── Document ──

[ expat-Bugs-548690 ] Incorrect "undefined entity" error

noreply@sourceforge.net noreply@sourceforge.net
Sat May 18 11:20:02 2002


Bugs item #548690, was opened at 2002-04-25 12:37
You can respond by visiting: 
http://sourceforge.net/tracker/?func=detail&atid=110127&aid=548690&group_id=10127

Category: None
Group: None
Status: Open
Resolution: None
Priority: 5
Submitted By: Karl Waclawek (kwaclaw)
Assigned to: Nobody/Anonymous (nobody)
>Summary: Incorrect "undefined entity" error

Initial Comment:
I came across the following behaviour, given this 
document:

<?xml version="1.0" encoding="UTF-8" standalone="no"?>
<!DOCTYPE intervalscript SYSTEM 'intervalscript.dtd' [
    <!ENTITY % worldupdtd SYSTEM 'worldup.dtd'>
    %worldupdtd;
    %visiondtd;
]>
<test>
  some text
</test>

Expat will report an "undefined entity" fatal error 
for the reference %visiondtd;.

However, the XML spec says this (look at the 
<emphasis> tag:

<spec>
Well-formedness constraint: Entity Declared

In a document without any DTD, a document with only an 
internal DTD subset which contains no
parameter entity references, or a document 
with "standalone='yes'", for an entity reference that
does not occur within the external subset or a 
parameter entity, the Name given in the entity
reference must match that in an entity declaration 
that does not occur within the external subset or
a parameter entity, except that well-formed documents 
need not declare any of the following
entities: amp, lt, gt, apos, quot. The declaration of 
a general entity must precede any reference to
it which appears in a default value in an attribute-
list declaration.

<emphasis>
Note that if entities are declared in the external 
subset or in external parameter entities, a
non-validating processor is not obligated to read and 
process their declarations; for such
documents, the rule that an entity must be declared is 
a well-formedness constraint only if
standalone='yes'.
</emphasis>

Validity constraint: Entity Declared

In a document with an external subset or external 
parameter entities with "standalone='no'", the
Name given in the entity reference must match that in 
an entity declaration. For interoperability,
valid documents should declare the entities amp, lt, 
gt, apos, quot, in the form specified in 4.6
Predefined Entities. The declaration of a parameter 
entity must precede any reference to it.
Similarly, the declaration of a general entity must 
precede any attribute-list declaration
containing a default value with a direct or indirect 
reference to that general entity.

───
── Raw data ──

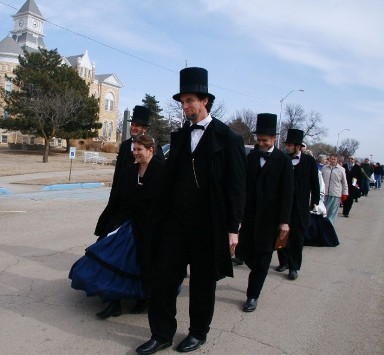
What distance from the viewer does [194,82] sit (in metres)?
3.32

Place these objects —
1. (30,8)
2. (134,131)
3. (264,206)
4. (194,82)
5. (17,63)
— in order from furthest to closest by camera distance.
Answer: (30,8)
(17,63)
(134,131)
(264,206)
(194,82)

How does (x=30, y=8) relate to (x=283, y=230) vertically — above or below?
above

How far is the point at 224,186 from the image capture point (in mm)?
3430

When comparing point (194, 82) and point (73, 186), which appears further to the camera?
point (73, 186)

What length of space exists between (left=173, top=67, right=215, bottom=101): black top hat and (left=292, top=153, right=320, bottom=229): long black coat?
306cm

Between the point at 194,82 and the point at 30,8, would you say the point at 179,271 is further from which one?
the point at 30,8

───

(What this exercise asks):
1. In the Expat bug report, write out the part from "Similarly, the declaration" up to and including "that general entity." again, swapping "Similarly" for "Likewise".
2. According to the Expat bug report, what kind of error does Expat report for the reference %visiondtd;?
3. Go on with the Expat bug report about the "undefined entity" error, starting after its last sentence.
The items have nothing to do with the tasks here.

(Answers for this exercise):
1.
Likewise, the declaration of a general entity must 
precede any attribute-list declaration
containing a default value with a direct or indirect 
reference to that general entity.

2. An "undefined entity" fatal error.

3.
</spec>

Since Expat is not validating, the emphasized section 
should apply.


----------------------------------------------------------------------

>Comment By: Karl Waclawek (kwaclaw)
Date: 2002-05-18 14:19

Message:
Logged In: YES 
user_id=290026

Patch # 551599 contains fixes which make Expat
conform to the spec. Leave this open until
a skippedEntityHandler patch has been submitted,
so that we don't loose sight of the related issues.

Karl

----------------------------------------------------------------------

Comment By: Karl Waclawek (kwaclaw)
Date: 2002-05-04 13:43

Message:
Logged In: YES 
user_id=290026

OK, I have added a bug report as feature request
for a skippedEntity handler (# 552297).
Please review and add your comments.

Karl

----------------------------------------------------------------------

Comment By: Rolf Ade (pointsman)
Date: 2002-05-04 12:58

Message:
Logged In: YES 
user_id=13222

_Please_ don't change expats behavior in this area
without giving the programmer a chance to get
noticed about such not resolvable entities. A
skippedEntity callback seems to be a way.

The reason for this is, that it is possible to do
DTD validation on top of the current expat. If expat
silently skip not resolvable entities, this is would be over.

(Well,almost complete DTD validation. I mentioned a
few remainig problems in
http://sourceforge.net/mailarchive/message.php?msg_id=839092
with a bit more information to the nested
parameter entities problem also discoverd by Karl
in 
http://sourceforge.net/mailarchive/message.php?msg_id=839078)



----------------------------------------------------------------------

Comment By: Karl Waclawek (kwaclaw)
Date: 2002-05-04 00:12

Message:
Logged In: YES 
user_id=290026

I think the priority should be that Expat conforms
to the spec. So, if there is no well-formedness violation,
then Expat should not report one.

However, your concern is valid, but should be dealt with
differently. We were already discussing the introduction
of a skippedEntity callback, like the one in SAX.

Karl

----------------------------------------------------------------------

Comment By: Rolf Ade (pointsman)
Date: 2002-05-03 23:15

Message:
Logged In: YES 
user_id=13222

I'm a bit confused about the subject. While Karl
Waclawe's observation is right by it's own, I
don't want to loose the ability of exapt, to claim
about not to be able to resolve an external
parameter entity. 


----------------------------------------------------------------------

Comment By: Karl Waclawek (kwaclaw)
Date: 2002-04-27 09:24

Message:
Logged In: YES 
user_id=290026

This bug and bug # 544679 seem to be related to a set
of difficulties Expat has in handling DTDs and PEs.

The best way to detect those problems and test them
is to subject Expat to James Clark's test cases at 
ftp://ftp.jclark.com/pub/xml/xmltest.zip,
specifically the test cases in the subdirectory
/valid/not-sa/ . Expat does not handle most of them
correctly, it seems.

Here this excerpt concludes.